• Work to complete
Write the next part of the passage on how audiences view fake news, picking up after its final sentence.

[Reading passage start]

Our findings suggest that, from an audience perspective, fake news is only in part about fabricated news reports narrowly defined, and much more about a wider discontent with the information landscape – including news media and politicians as well as platform companies. Tackling false news narrowly speaking is important, but it will not address the broader issue that people feel much of the information they come across, especially online, consists of poor journalism, political propaganda, or misleading forms of advertising and sponsored content.

 

General overview

The flow of misinformation around the 2016 US presidential election put the problem of “fake news” on the agenda all over the world. Precise definitions, when offered, often deal narrowly with fabricated news reports produced either for profit or for political purposes (Wardle 2017).

But the term is in practice used much more broadly than the high-profile examples of false content fabricated in pursuit of advertising revenues, for instance by the now-infamous Macedonian “fake news factories” (e.g. Subramanian 2017), or as part of statebacked misinformation campaigns. People also use it to cover tendentious news coverage, partisan rhetoric, and false or outrageous statements by politicians, all spread via social media and other platforms and often amplified by news media. Furthermore, the term has been effectively weaponized by critics of established news media to attack and undermine the credibility of professional journalism.

The public discussion around fake news has so far been dominated by journalists, technology companies, and policymakers, and by a community of academics and think tanks committed to engaged scholarship (e.g. Wardle 2017, Marwick and Lewis 2017, Bouengru et al 2017, Howard et al 2017). The purpose of this RISJ Factsheet is to map audience perspectives on fake news to provide a bottom-up supplement to a debate that has so far been top-down, with little analysis of how ordinary people think about the problem of fake news.

We provide this analysis of audience perspectives on fake news on the basis of a mix of qualitative and quantitative data from the United States, the United Kingdom, Spain, and Finland, including data from 8 focus groups and data from a survey of online news users. Both the focus groups and the survey research covered a wider range of topics as part of our larger Digital News Report project (Newman et al 2017, Vir and Hall 2017), but also included specific questions focused on issues including fake news and trust in different kinds of media.

Structural shifts underlying the fake news discussion

Two underlying structural changes provide the backdrop for current discussions around fake news.

[Reading passage end]
[Data start]

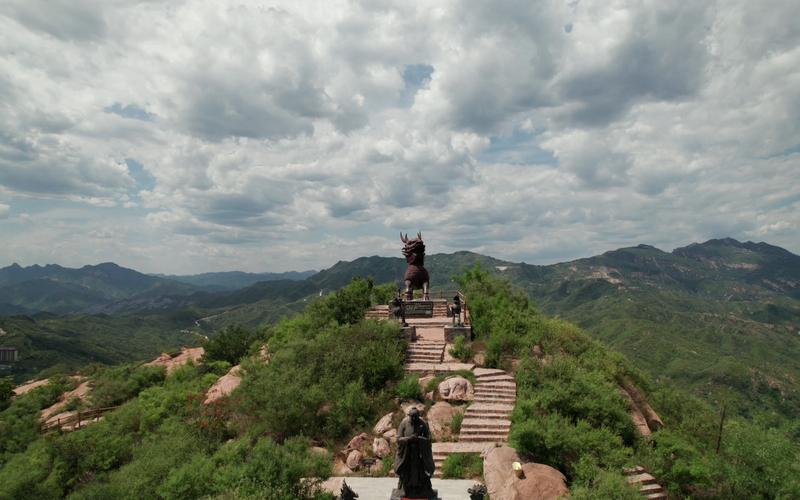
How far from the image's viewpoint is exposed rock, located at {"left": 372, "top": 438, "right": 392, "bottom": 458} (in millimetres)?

[Data end]

• Task output
The first structural change is a widespread crisis of confidence between news media and other public institutions including politicians and much of the public in many countries (Norris 2011, Ladd 2012, Nielsen 2016). This crisis is not uniform, but it is pervasive enough that significant numbers of citizens even in otherwise high-trust countries like Finland are highly sceptical of much of the information they come across in public spaces today, whether heard from politicians, published by news media, or found via social media and online search. It is clear that in for example the United States, this decline in trust began well before the advent of digital media, and that it is driven in part by a partial tabloidization of the news landscape and rising political polarization, accompanied by a diminished sense of common ground and more frequent and intense political attacks on the news media (Ladd 2012).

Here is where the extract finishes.